As of the census of 2000, there were 543 people, 241 households, and 162 families residing in the township. The population density was 14.5 people per square mile (5.6/km^{2}). There were 719 housing units at an average density of 19.2/sq mi (7.4/km^{2}). The racial makeup of the township was 99.45% White, 0.18% African American, 0.18% Asian, and 0.18% from two or more races.

There were 241 households, out of which 22.4% had children under the age of 18 living with them, 58.5% were married couples living together, 7.1% had a female householder with no husband present, and 32.4% were non-families. 29.5% of all households were made up of individuals, and 13.3% had someone living alone who was 65 years of age or older. The average household size was 2.25 and the average family size was 2.75.

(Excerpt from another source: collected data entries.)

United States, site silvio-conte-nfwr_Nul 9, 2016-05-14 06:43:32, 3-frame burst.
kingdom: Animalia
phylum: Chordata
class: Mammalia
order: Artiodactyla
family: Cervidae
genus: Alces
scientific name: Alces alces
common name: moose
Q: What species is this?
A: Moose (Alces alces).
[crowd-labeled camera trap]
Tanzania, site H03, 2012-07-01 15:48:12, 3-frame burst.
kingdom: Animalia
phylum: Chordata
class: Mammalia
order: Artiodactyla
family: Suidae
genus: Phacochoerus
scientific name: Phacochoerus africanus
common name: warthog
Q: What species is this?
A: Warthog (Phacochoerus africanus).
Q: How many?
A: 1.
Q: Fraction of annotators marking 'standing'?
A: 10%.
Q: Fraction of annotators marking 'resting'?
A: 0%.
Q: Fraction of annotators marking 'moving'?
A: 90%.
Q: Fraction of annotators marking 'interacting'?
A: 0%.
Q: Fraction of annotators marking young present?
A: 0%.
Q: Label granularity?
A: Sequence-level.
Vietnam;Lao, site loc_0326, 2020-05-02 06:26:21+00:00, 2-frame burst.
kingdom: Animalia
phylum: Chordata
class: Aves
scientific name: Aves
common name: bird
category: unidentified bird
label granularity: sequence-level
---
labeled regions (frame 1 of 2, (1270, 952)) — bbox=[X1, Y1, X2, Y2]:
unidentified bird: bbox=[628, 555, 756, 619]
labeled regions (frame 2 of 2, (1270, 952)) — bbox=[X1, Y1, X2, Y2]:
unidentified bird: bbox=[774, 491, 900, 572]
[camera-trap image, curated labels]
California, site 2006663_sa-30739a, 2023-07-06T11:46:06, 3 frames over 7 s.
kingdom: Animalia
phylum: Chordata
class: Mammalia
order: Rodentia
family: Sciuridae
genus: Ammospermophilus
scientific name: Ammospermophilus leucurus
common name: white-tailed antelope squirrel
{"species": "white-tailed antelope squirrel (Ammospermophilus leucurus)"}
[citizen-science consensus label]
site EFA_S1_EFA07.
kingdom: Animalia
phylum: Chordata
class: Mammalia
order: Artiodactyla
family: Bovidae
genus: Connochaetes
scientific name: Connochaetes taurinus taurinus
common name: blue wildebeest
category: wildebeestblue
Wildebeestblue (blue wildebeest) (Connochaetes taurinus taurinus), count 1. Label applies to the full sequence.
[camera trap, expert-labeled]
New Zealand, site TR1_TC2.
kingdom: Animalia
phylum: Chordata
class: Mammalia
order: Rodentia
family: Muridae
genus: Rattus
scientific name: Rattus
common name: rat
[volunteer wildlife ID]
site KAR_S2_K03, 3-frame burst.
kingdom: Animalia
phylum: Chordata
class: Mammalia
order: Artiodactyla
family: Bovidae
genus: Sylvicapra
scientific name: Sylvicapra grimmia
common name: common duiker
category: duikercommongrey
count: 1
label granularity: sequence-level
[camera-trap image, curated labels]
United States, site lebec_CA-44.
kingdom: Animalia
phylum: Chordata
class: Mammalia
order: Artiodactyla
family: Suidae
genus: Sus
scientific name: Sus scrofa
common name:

In the township the population was spread out, with 20.1% under the age of 18, 6.3% from 18 to 24, 22.5% from 25 to 44, 27.8% from 45 to 64, and 23.4% who were 65 years of age or older. The median age was 46 years. For every 100 females, there were 101.1 males. For every 100 females age 18 and over, there were 96.4 males.

The median income for a household in the township was $26,172, and the median income for a family was $30,962. Males had a median income of $25,000 versus $21,752 for females. The per capita income for the township was $14,713. About 13.0% of families and 13.9% of the population were below the poverty line, including 29.1% of those under age 18 and 2.5% of those age 65 or over.

Historical population
| Census | Pop. | Note | %± |
| 2000 | 543 |  | — |
| 2010 | 540 |  | −0.6% |
| 2020 | 451 |  | −16.5% |
| 2024 (est.) | 440 |  | −2.4% |
U.S. Decennial Census

==Education==
Most of President Township is in Forest Area School District while a portion is in Oil City Area School District.